Exercise instructions:
A faithful copy is needed of the lines below from the one with "close up, macro" up to and including the one with "standardarchitecture_Tree_1__large"; set it down with no pictures and no other lines.

Dataset:
+-------+

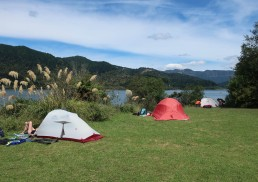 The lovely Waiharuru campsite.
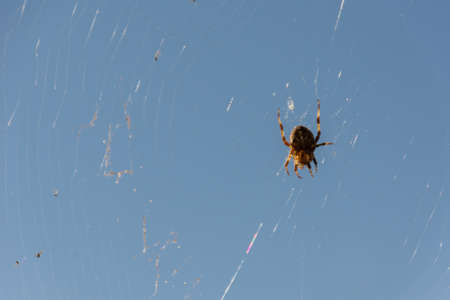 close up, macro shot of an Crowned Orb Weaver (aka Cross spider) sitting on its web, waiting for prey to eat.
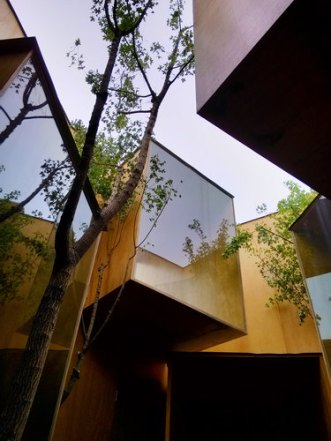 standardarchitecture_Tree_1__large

+-------+

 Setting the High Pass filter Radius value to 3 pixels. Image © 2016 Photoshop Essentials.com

+-------+

Solved problem:
 close up, macro shot of an Crowned Orb Weaver (aka Cross spider) sitting on its web, waiting for prey to eat.
 standardarchitecture_Tree_1__large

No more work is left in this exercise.